Brooklyn followed its stirring comeback from 21 points down in Boston with a horrendous shooting performance at home Wednesday night, getting crushed, 118-79, by Memphis and booed off the court at Barclays Center.
Kenny Atkinson didn’t address the media until nearly 25 minutes after the game — more than twice as long as usual. Instead, he engaged his team in a lengthy team meeting, which Spencer Dinwiddie likened to the “airing of grievances” from “our little bitty Festivus,” the fictitious holiday from “Seinfeld.”
“The crowd let us know about it and they are 100 percent right. I think you feel that when it’s not there,” Atkinson said after the Nets’ sixth loss in their last eight games. “Forty-point losses, believe it or not happen in this league. But I think collectively we didn’t like our compete level and our spirit wasn’t where we needed it to be. And we talked about it in the locker room. Coaches and players having a good, old-fashioned great communication.”
Caris LeVert scored 14 points one night after netting a career-high 51 in Tuesday’s overtime win, but he and Dinwiddie (1-for-9, four points) combined to shoot 0-for-12 from 3-point range and 7-for-28 overall.
Taurean Prince scored 15 points and Chris Chiozza added 14 for the Nets, who were outscored 66-34 in the second half. They also collectively shot just 7-for-42 (16.7 percent) from long distance for the game, compared to Memphis’ 20-for-44 night from beyond the arc.
Nets’ DeAndre Jordan argues with the refs during a tough loss.Paul J. Bereswill“They scored a lot and we didn’t. … All the way around they made plays and we didn’t,” said Dinwiddie, who wouldn’t allow that fatigue was a factor following the rousing win the previous night. “We’re not in the business of making any excuses.

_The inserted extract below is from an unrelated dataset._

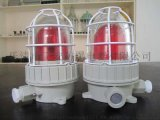 BBJX系列防爆声光报警器(ⅡB、ⅡC)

We have to do what we need to do. This is our job.”
Josh Jackson netted 19 points, Tyus Jones had 18 and breakout rookie Ja Morant finished with 15 and five assists for the rising Grizzlies (31-31), the No. 8 team presently in the West, 3 ½ games ahead of No. 9 Sacramento.
“Give them credit, they played really hard. Obviously, you never want to downplay the other team after a heinie-whipping like this,” Dinwiddie said. “But we definitely had a lot of shots we should have made.”
The Nets overcame a 21-point deficit and hung on for an uplifting overtime win Tuesday night, with several reserves playing key roles down the stretch alongside LeVert, who erupted for 37 points in the fourth quarter and overtime.
Chiozza scored eight points down the stretch against the Celtics and made an impact again off the bench against the Grizzlies, scoring seven straight Nets points early in the second quarter for a 31-28 Brooklyn lead.
Dinwiddie, who didn’t reenter Tuesday’s game after he was pulled late in the third quarter, missed his first five shots against Memphis and finished the first half with just four points, shooting 0-for-5 from long distance.
Jones had 10 points and Morant had nine, including a driving dunk in the second quarter for a 52-45 Memphis lead at intermission. The Grizzlies extended cushion to 17 points in the third and opened the fourth on an 18-3 run — including 3s by Jackson, Jones and Kyle Anderson — to balloon the lead to 100-68 before the midpoint of the final period.
“Like I say, these are the moments where you really have to embrace the adversity,” said Atkinson, whose team remained a half-game ahead of Orlando for the No. 7 playoff position in the Eastern Conference. “But we’re obviously disappointed and frustrated that we couldn’t build off of a great win.
“Guys were a little frustrated we got down, we were missing shots, but we just didn’t have that fighting spirit that we normally do.”